** START **

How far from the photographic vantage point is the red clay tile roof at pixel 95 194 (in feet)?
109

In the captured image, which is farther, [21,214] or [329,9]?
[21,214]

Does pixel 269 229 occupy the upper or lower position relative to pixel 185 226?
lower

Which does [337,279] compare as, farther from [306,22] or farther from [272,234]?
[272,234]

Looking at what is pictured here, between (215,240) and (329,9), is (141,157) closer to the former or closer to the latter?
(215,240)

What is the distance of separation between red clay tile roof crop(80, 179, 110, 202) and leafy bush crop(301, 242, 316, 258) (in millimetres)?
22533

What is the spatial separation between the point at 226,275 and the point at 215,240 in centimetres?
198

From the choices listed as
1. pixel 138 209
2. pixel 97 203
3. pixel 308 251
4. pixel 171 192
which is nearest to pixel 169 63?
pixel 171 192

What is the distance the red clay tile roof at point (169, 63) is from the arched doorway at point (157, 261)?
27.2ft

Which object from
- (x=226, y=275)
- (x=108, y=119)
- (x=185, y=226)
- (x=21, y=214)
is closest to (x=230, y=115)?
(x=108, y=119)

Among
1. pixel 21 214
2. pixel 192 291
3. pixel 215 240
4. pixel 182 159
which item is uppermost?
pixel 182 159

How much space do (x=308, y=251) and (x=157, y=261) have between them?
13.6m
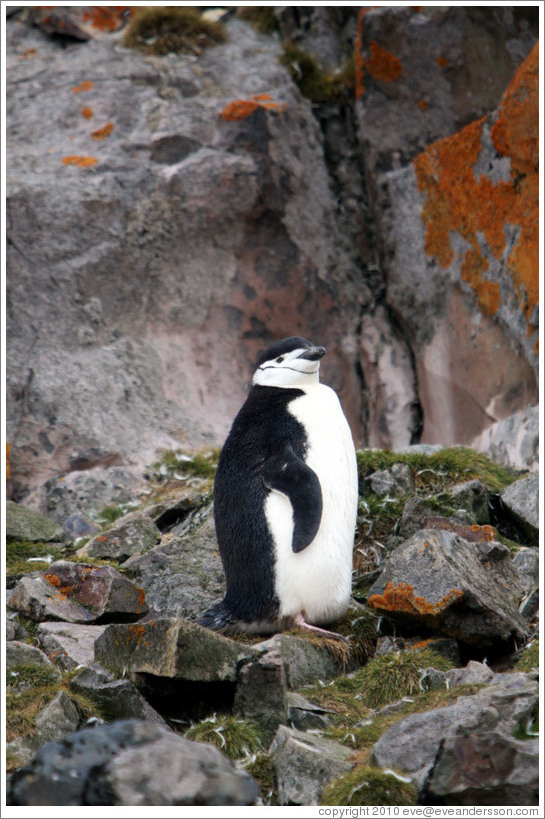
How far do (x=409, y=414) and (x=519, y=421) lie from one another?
1593mm

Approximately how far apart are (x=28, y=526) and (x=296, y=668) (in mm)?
2909

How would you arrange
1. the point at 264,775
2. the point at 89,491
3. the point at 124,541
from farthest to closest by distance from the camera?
the point at 89,491, the point at 124,541, the point at 264,775

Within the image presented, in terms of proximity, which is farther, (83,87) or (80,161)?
(83,87)

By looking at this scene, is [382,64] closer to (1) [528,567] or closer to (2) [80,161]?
(2) [80,161]

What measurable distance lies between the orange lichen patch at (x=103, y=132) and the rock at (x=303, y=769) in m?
7.15

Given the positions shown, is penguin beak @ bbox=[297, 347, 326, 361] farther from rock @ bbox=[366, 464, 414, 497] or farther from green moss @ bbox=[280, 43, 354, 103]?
green moss @ bbox=[280, 43, 354, 103]

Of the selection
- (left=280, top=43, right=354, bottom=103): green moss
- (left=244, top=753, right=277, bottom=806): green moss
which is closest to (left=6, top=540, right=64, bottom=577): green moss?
(left=244, top=753, right=277, bottom=806): green moss

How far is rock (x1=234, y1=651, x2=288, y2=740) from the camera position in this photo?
Result: 344cm

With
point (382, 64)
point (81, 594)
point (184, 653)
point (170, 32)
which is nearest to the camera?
point (184, 653)

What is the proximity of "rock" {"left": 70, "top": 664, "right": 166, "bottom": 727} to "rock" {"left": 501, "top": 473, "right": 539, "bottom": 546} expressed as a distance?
281 centimetres

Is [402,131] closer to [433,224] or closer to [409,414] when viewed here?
[433,224]

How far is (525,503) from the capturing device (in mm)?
5555

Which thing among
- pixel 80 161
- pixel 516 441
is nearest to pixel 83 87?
pixel 80 161

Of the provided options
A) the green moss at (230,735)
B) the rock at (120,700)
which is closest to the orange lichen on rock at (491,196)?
the green moss at (230,735)
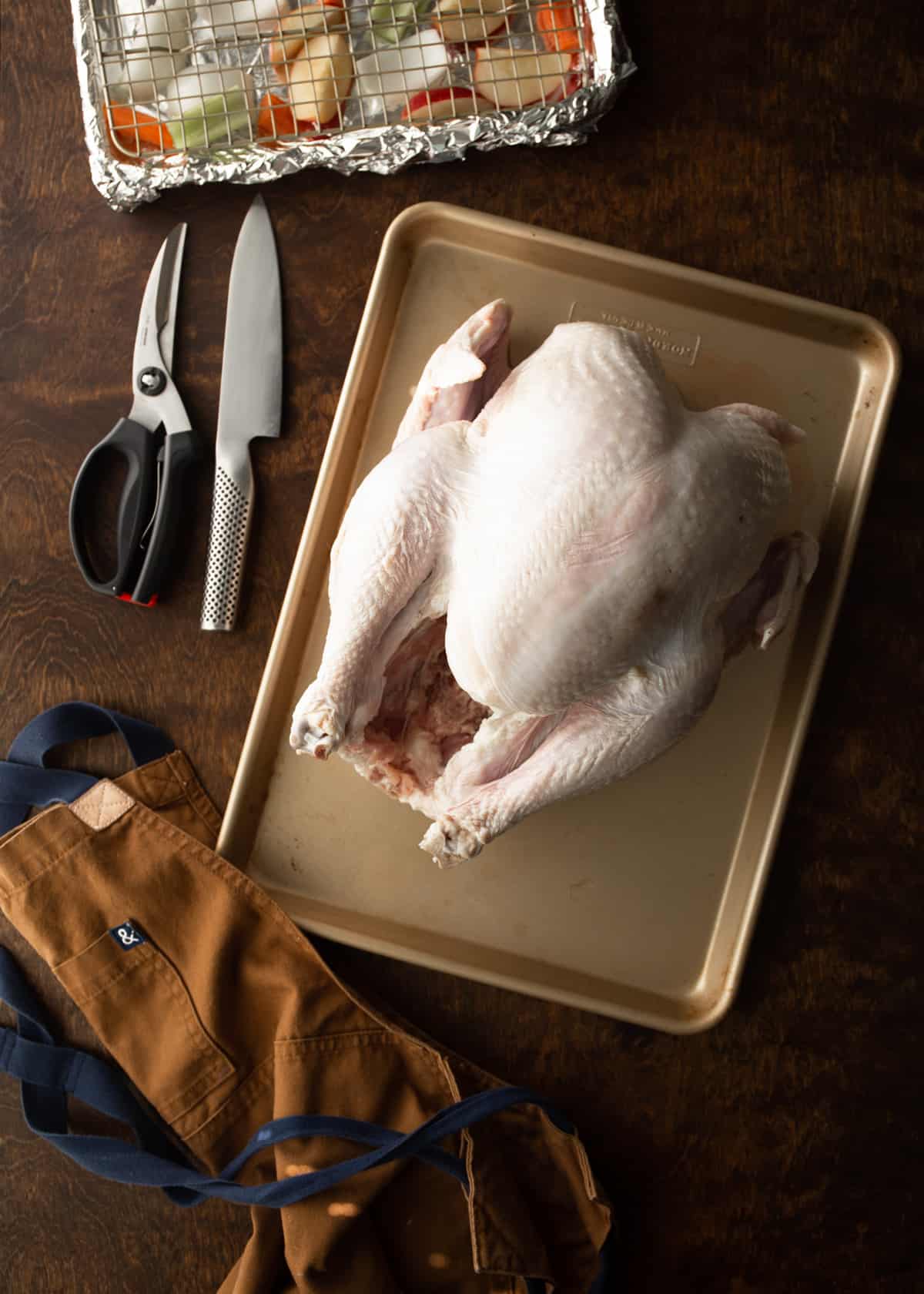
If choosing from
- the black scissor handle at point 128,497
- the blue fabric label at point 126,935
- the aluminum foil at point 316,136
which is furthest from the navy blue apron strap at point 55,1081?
the aluminum foil at point 316,136

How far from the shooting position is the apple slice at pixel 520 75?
1001 mm

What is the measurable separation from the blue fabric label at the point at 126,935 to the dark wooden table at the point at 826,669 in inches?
5.3

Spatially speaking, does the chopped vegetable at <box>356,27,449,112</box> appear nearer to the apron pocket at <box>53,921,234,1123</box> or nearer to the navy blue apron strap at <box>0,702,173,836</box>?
the navy blue apron strap at <box>0,702,173,836</box>

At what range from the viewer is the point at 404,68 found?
1.01 meters

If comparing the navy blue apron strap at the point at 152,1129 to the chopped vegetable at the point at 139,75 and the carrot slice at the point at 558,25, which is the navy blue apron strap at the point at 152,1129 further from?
the carrot slice at the point at 558,25

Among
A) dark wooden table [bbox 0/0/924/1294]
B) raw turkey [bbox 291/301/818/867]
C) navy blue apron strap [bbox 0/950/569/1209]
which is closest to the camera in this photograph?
raw turkey [bbox 291/301/818/867]

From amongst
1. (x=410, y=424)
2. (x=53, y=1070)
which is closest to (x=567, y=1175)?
(x=53, y=1070)

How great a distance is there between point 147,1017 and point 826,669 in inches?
33.6

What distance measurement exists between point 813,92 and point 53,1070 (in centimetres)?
139

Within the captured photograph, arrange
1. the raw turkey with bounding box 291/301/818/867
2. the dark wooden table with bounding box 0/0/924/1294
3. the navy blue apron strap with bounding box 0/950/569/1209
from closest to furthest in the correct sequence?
the raw turkey with bounding box 291/301/818/867 → the navy blue apron strap with bounding box 0/950/569/1209 → the dark wooden table with bounding box 0/0/924/1294

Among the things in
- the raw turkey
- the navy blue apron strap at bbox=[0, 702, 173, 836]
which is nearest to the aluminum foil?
the raw turkey

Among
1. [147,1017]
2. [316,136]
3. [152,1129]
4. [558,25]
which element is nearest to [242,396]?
[316,136]

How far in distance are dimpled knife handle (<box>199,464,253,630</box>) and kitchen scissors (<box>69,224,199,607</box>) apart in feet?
0.15

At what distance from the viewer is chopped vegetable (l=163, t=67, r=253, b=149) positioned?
1003 millimetres
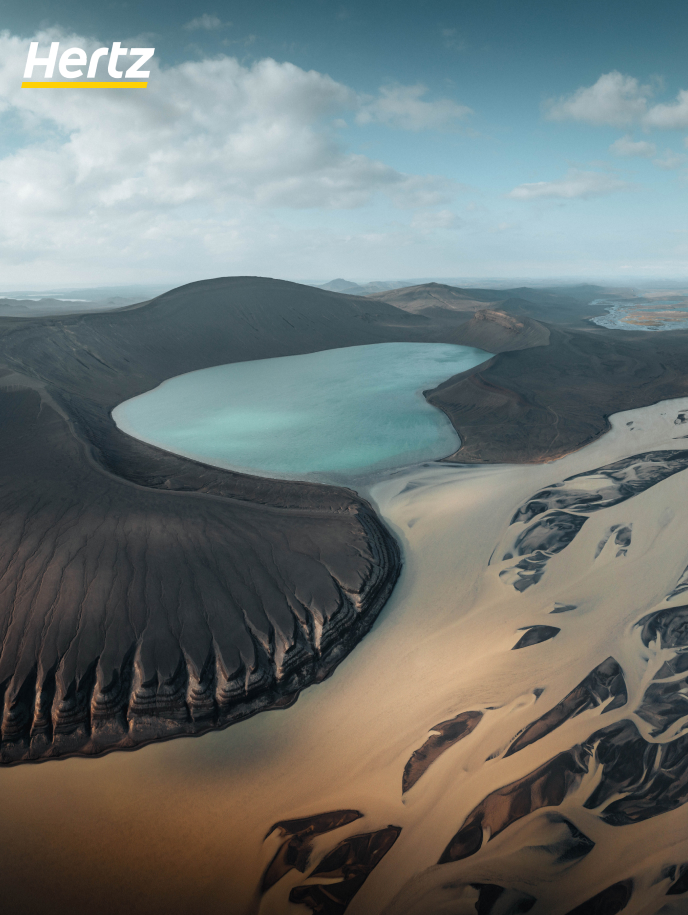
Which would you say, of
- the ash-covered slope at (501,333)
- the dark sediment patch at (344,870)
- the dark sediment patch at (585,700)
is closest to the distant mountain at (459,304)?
the ash-covered slope at (501,333)

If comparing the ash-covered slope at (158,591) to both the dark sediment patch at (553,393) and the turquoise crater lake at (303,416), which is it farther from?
the dark sediment patch at (553,393)

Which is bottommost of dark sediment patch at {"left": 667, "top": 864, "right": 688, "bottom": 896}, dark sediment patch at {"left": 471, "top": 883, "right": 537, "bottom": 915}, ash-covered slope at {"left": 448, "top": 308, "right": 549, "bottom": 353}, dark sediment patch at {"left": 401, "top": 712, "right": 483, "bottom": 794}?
dark sediment patch at {"left": 471, "top": 883, "right": 537, "bottom": 915}

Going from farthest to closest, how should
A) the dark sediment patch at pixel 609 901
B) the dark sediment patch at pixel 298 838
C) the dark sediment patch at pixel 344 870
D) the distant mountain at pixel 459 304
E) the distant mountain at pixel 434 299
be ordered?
the distant mountain at pixel 434 299 → the distant mountain at pixel 459 304 → the dark sediment patch at pixel 298 838 → the dark sediment patch at pixel 344 870 → the dark sediment patch at pixel 609 901

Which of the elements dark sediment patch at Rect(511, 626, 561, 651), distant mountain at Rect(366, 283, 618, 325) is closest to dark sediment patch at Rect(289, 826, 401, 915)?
dark sediment patch at Rect(511, 626, 561, 651)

** END **

### Task directions
Print each entry shown above with exact wording and no pictures.

### Expected output
How far from the photographic vantage point is the red clay tile roof at pixel 95 194 (in feet)?
109

In the captured image, which is farther, [21,214] or [329,9]?
[21,214]

Does pixel 269 229 occupy the upper or lower position relative to pixel 185 226?
lower

Which does [337,279] compare as, farther from [306,22] or farther from [272,234]?
[272,234]

Looking at what is pictured here, between (215,240) and (329,9), is (141,157) closer to the former or closer to the latter?
(215,240)

What is the distance of separation between red clay tile roof crop(80, 179, 110, 202) and leafy bush crop(301, 242, 316, 258) (in millimetres)?
22533

What is the spatial separation between the point at 226,275 and the point at 215,240 in centimetres?
198

From the choices listed as
1. pixel 138 209
2. pixel 97 203
3. pixel 308 251
4. pixel 171 192
which is nearest to pixel 169 63?
pixel 171 192

What is the distance the red clay tile roof at point (169, 63) is from the arched doorway at point (157, 261)?
27.2ft

Which object from
- (x=226, y=275)
- (x=108, y=119)
- (x=185, y=226)
- (x=21, y=214)
is closest to (x=230, y=115)?
(x=108, y=119)

Among
1. pixel 21 214
2. pixel 192 291
3. pixel 215 240
4. pixel 182 159
which item is uppermost?
pixel 182 159

How much space do (x=308, y=251) and (x=157, y=261) have between them?
13.6m
How far do (x=409, y=414) and (x=519, y=421) lie from one another?
1593mm

Approximately how far apart are (x=28, y=526) and (x=296, y=668) (in mm)?
2909

How would you arrange
1. the point at 264,775
2. the point at 89,491
3. the point at 124,541
from farthest to closest by distance from the camera?
the point at 89,491, the point at 124,541, the point at 264,775

Within the image presented, in terms of proximity, which is farther, (83,87) or (80,161)?
(83,87)

By looking at this scene, is [382,64] closer to (1) [528,567] or closer to (2) [80,161]?
(2) [80,161]

What measurable distance lies between the orange lichen patch at (x=103, y=132) and the rock at (x=303, y=769) in m?
7.15

Given the positions shown, is penguin beak @ bbox=[297, 347, 326, 361] farther from rock @ bbox=[366, 464, 414, 497] or farther from green moss @ bbox=[280, 43, 354, 103]?
green moss @ bbox=[280, 43, 354, 103]

Of the selection
- (left=280, top=43, right=354, bottom=103): green moss
- (left=244, top=753, right=277, bottom=806): green moss
which is closest to (left=6, top=540, right=64, bottom=577): green moss?
(left=244, top=753, right=277, bottom=806): green moss

How far is rock (x1=234, y1=651, x2=288, y2=740) from the camera position in this photo?
Result: 344cm

With
point (382, 64)
point (81, 594)
point (184, 653)
point (170, 32)
which is nearest to the camera?
point (184, 653)

What is the proximity of "rock" {"left": 70, "top": 664, "right": 166, "bottom": 727} to "rock" {"left": 501, "top": 473, "right": 539, "bottom": 546} expressed as a distance?
281 centimetres

Is [402,131] closer to [433,224] or closer to [409,414] when viewed here?
[433,224]

How far is (525,503) from the capturing device (in mm)?
5555

Which thing among
- pixel 80 161
- pixel 516 441
is nearest to pixel 83 87?
pixel 80 161

Of the provided options
A) the green moss at (230,735)
B) the rock at (120,700)
which is closest to the orange lichen on rock at (491,196)?
the green moss at (230,735)
If choosing from
- the black scissor handle at point 128,497
- the blue fabric label at point 126,935
- the aluminum foil at point 316,136
which is furthest from the navy blue apron strap at point 55,1081?
the aluminum foil at point 316,136

How far from the shooting position is the apple slice at pixel 520 75?
1001 mm

What is the measurable separation from the blue fabric label at the point at 126,935 to the dark wooden table at the point at 826,669 in inches?
5.3

Spatially speaking, does the chopped vegetable at <box>356,27,449,112</box> appear nearer to the apron pocket at <box>53,921,234,1123</box> or nearer to the navy blue apron strap at <box>0,702,173,836</box>?
the navy blue apron strap at <box>0,702,173,836</box>

At what range from the viewer is the point at 404,68 found?
1.01 meters

If comparing the navy blue apron strap at the point at 152,1129 to the chopped vegetable at the point at 139,75 and the carrot slice at the point at 558,25, which is the navy blue apron strap at the point at 152,1129 further from?
the carrot slice at the point at 558,25

Among
A) dark wooden table [bbox 0/0/924/1294]
B) raw turkey [bbox 291/301/818/867]
C) navy blue apron strap [bbox 0/950/569/1209]
which is closest to the camera in this photograph?
raw turkey [bbox 291/301/818/867]

From amongst
1. (x=410, y=424)
2. (x=53, y=1070)
which is closest to (x=567, y=1175)?
(x=53, y=1070)

How great a distance is there between point 147,1017 and point 826,669 in inches?
33.6

What distance measurement exists between point 813,92 and point 53,1070 (in centimetres)?
139

Within the captured photograph, arrange
1. the raw turkey with bounding box 291/301/818/867
2. the dark wooden table with bounding box 0/0/924/1294
3. the navy blue apron strap with bounding box 0/950/569/1209
from closest to furthest in the correct sequence?
the raw turkey with bounding box 291/301/818/867 → the navy blue apron strap with bounding box 0/950/569/1209 → the dark wooden table with bounding box 0/0/924/1294

Among the things in
- the raw turkey
- the navy blue apron strap at bbox=[0, 702, 173, 836]
which is nearest to the aluminum foil?
the raw turkey

Among
1. [147,1017]
2. [316,136]
3. [152,1129]
4. [558,25]
which element is nearest to [242,396]?
[316,136]

How far in distance are dimpled knife handle (<box>199,464,253,630</box>) and kitchen scissors (<box>69,224,199,607</box>) apart in feet?
0.15

At what distance from the viewer is chopped vegetable (l=163, t=67, r=253, b=149) positioned?
1003 millimetres
Which would you say, of
- the ash-covered slope at (501,333)
- the dark sediment patch at (344,870)
- the dark sediment patch at (585,700)
is closest to the distant mountain at (459,304)?
the ash-covered slope at (501,333)

If comparing the ash-covered slope at (158,591) to both the dark sediment patch at (553,393) and the turquoise crater lake at (303,416), which is it farther from?
the dark sediment patch at (553,393)

Which is bottommost of dark sediment patch at {"left": 667, "top": 864, "right": 688, "bottom": 896}, dark sediment patch at {"left": 471, "top": 883, "right": 537, "bottom": 915}, ash-covered slope at {"left": 448, "top": 308, "right": 549, "bottom": 353}, dark sediment patch at {"left": 401, "top": 712, "right": 483, "bottom": 794}?
dark sediment patch at {"left": 471, "top": 883, "right": 537, "bottom": 915}

Going from farthest to closest, how should
A) the dark sediment patch at pixel 609 901
B) the dark sediment patch at pixel 298 838
C) the dark sediment patch at pixel 344 870
D) the distant mountain at pixel 459 304
E) the distant mountain at pixel 434 299
be ordered?
the distant mountain at pixel 434 299 → the distant mountain at pixel 459 304 → the dark sediment patch at pixel 298 838 → the dark sediment patch at pixel 344 870 → the dark sediment patch at pixel 609 901

Which of the elements dark sediment patch at Rect(511, 626, 561, 651), distant mountain at Rect(366, 283, 618, 325) is closest to dark sediment patch at Rect(289, 826, 401, 915)?
dark sediment patch at Rect(511, 626, 561, 651)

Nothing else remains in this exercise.